The Roman republic gave way to Caesars. Mussolini, Peron, and Hitler—all elected; their end in office came not from elections (which they cancelled or rigged) but from devastating wars or coups. American democracy, while well-founded, is not an unbreakable structure. It will perish if strong men and women do not stand up for it. As Lincoln said, “We shall nobly save, or meanly lose, the last best hope of earth.”
And now more than ever, American democracy’s success is the last best hope of earth. Our global military and economic power echoes far beyond our borders, upholding democracy across the planet, our nation the best succor on earth for people who believe in freedom of worship, assembly, expression, and representative democracy. When I was in Montenegro a few weeks ago, a local woman shared with great pride how she and others were excited to be accepted into the EU in the next 1-2 years and into NATO in the next 2-3 years.

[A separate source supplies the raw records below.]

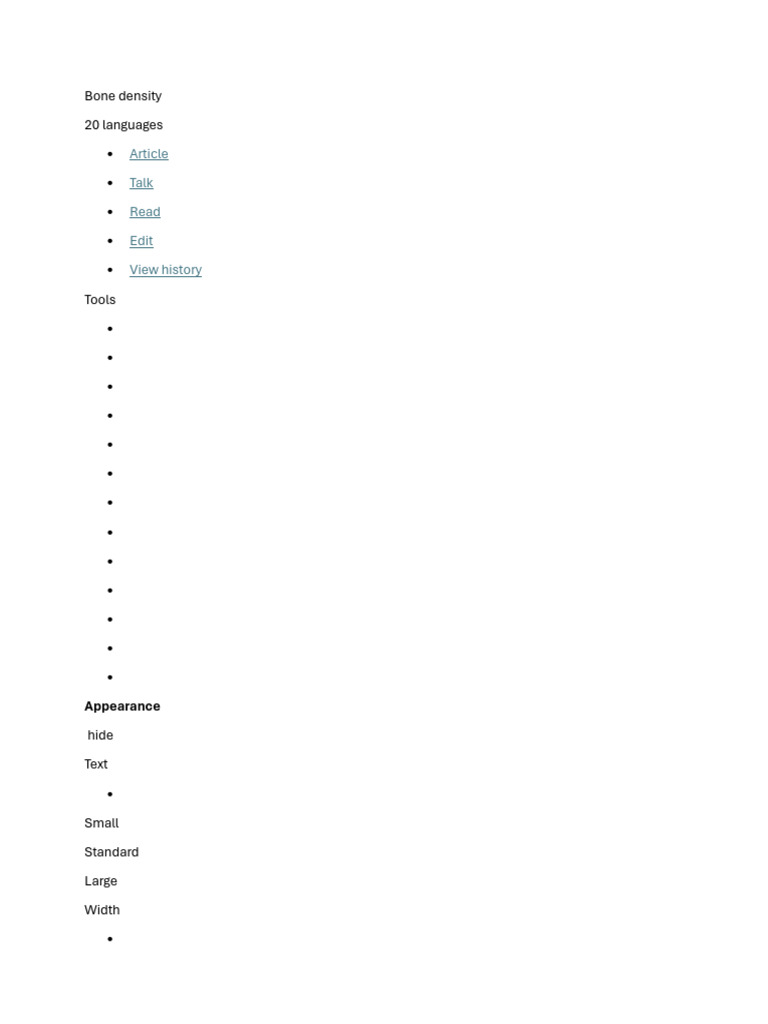 Bone density

20 languages

- Article
- Talk
- Read
- Edit
- View history

Tools

Appearance

hide

Text

Small

Standard

Large

Width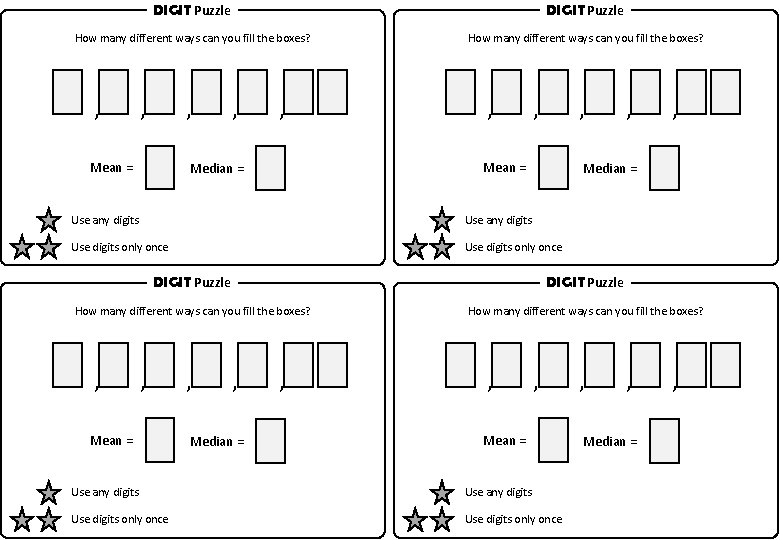 DIGIT Puzzle

How many different ways can you fill the boxes?

, , , , ,

Mean = Median =

Use any digits

Use digits only once

DIGIT Puzzle

How many different ways can you fill the boxes?

, , , , ,

Mean = Median =

Use any digits

Use digits only once

DIGIT Puzzle

How many different ways can you fill the boxes?

, , , , ,

Mean = Median =

Use any digits

Use digits only once

DIGIT Puzzle

How many different ways can you fill the boxes?

, , , , ,

Mean = Median =

Use any digits

Use digits only once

She stated it as a fait accompli, undeterred by the Brexit or Trump’s threats to abandon NATO. I admire her optimism, but she and others longing for a life blessed with both security and freedom (and not one or the other) may soon be thwarted by the reality that the citizens of the democracies that for decades have championed a well-defended liberty now so take for granted their blessings of peace and prosperity that they are willing to deny that same benefit to the world’s smaller peace- and prosperity-seeking peoples and abandon them as easy prey to expansionist dictatorial empires.
No American who loves the ideals this country stands for at home and abroad, who thinks the shot heard round the world in Concord unleashed a monumental advance in human freedom, who understands that immigrants have made this country ever stronger and that tolerance of minorities has always made this country better, who is inspired by the humility and strength of character of our best Presidents, who is grateful for the brave men and women who fought, lived, and died for liberty from Lexington to Fredericksburg from Okinawa to the Berlin Air Lift, from Mogadishu to Flight 93—no one who loves all these things for can vote for a man who is a menace to them.
Vote for yourself, your best friend, a 3rd party candidate, anyone you believe seeks to serve America and all it stands for. But Donald Trump deserves a crushing electoral rejection, the thunderous message that only a person committed to our country’s ideals is fit to govern it.